The End of Net Neutrality

I recently learned about something called Net Neutrality in my Mass Media class. It is basically the term for giving everyone who has access to the internet an equal experience whether it is by the government or the Internet provider. This year, the Federal Communications Commission (FCC) is giving Net Neutrality a second look in hopes of allowing Internet providers to offer their customers faster data streaming. What does this mean for internet users? Well, not everybody will get equal access to the same things anymore. Since big telecommunication companies are partnering up or buying each other out, unless you can afford this change, then you will be pretty much be left out. Allowing people access to faster and better internet is one thing, but blocking out data or purposefully making the internet slower for others seems completely unfair to me.

What are your thoughts?

Here is a video that is entertaining and helps explain this new movement.


Ana Fernandez


2 thoughts on “The End of Net Neutrality

  1. First I want to say I’ve discussed this, though much less in-depth, as well in my Digital Rhetoric English class, but your post helped explain it to me a lot more clearly. I agree with you in that I think ending Net Neutrality, at least completely, is unfair to the average Internet/cable user, especially at this stage of the game. As my professor in my other class talked about, what’s happened is that these providers seemed to be waiting for us all to grow dependent on Internet connection, not just at home but on mobile devices like smartphones, tablets and so on, before making this leap into having to pay for decent service or access to data. If you think about a site like Google suddenly charging for its services, so many aspects of people’s daily lives would be affected – aside from simply web browsing at home or on a mobile, people use Google for email, maps and directions, sharing and editing documents, photos, and so many other services – people have come to rely on it for everything while free, and will basically be forced to pay for those same services because they now can’t function without them. And like the video mentioned, this seems especially unfair when these companies have little incentive to be creating cost competition with each other either.

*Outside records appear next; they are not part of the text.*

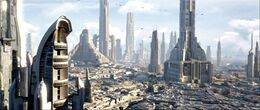 Coruscant skyline1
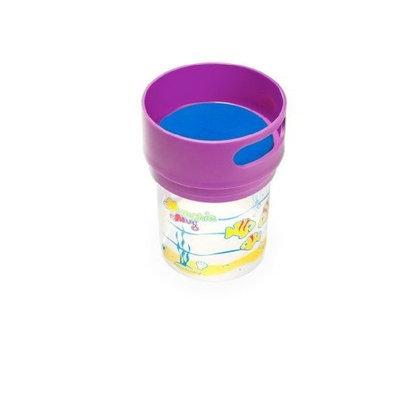 Munchie Mug Snack Cup - 16 OZ. Purple []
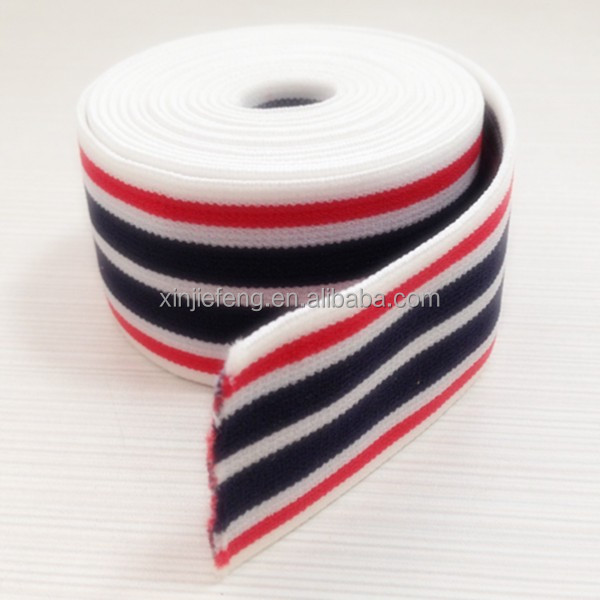 30mm knitted woven elastic band
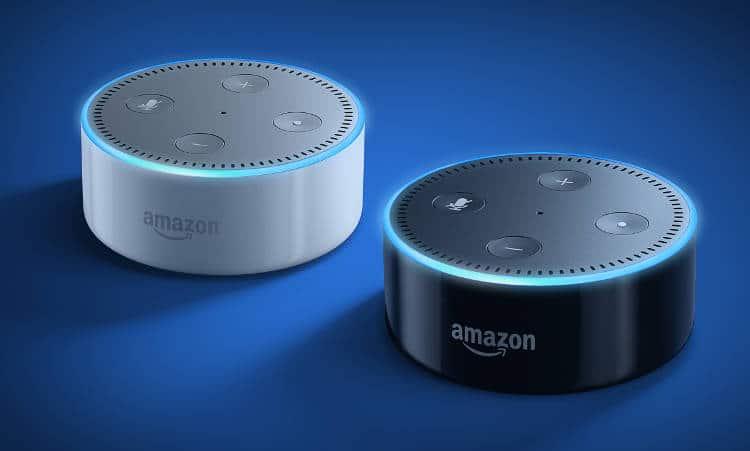Une application de mémoire photographique dans les boîtiers Echo d'Amazon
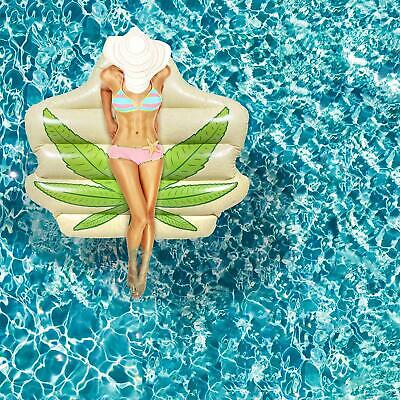 5Ft Pot Leaf WATER FLOAT Large Inflatable Swimming Pool Beach Weed Party Raft
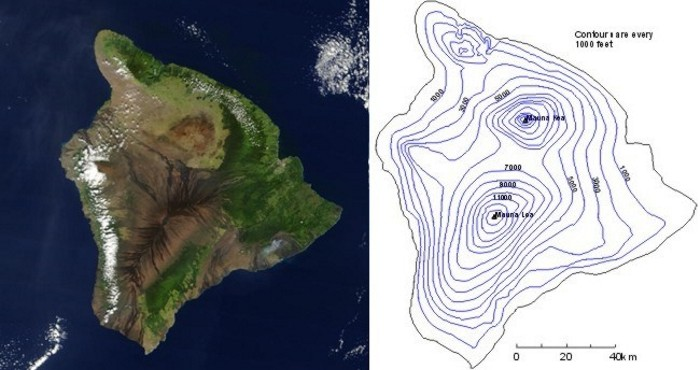 Topographic Map Of A Mountain.Making A Map Out Of A Mountain Meteo 3 Introductory Meteorology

  2. What makes the internet so successful is that anyone can go online and have the same experience as anyone else. I can Tweet the same way that Kim Kardashian tweets. It’s the same experience, she just gets a thousand retweets afterward. The internet levels the field when it comes to someone’s ability to be social and share their ideas. Remember when it used to be called the Word Wide Web? I think that is a term we should try and hang onto going forward. The internet needs to be a connective tool, and this talk of altering individual access is just counterproductive and manipulative. To think that these corporations are fishing us all into paying for their services…it’s horrific but totally possible. It’s like when Netflix nearly doubled their prices a year or two ago, and everyone just paid more because they couldn’t bear to lose their Netflix access. We need to be careful about how these corporations control our access to information, or we’ll find ourselves in a very different situation indeed.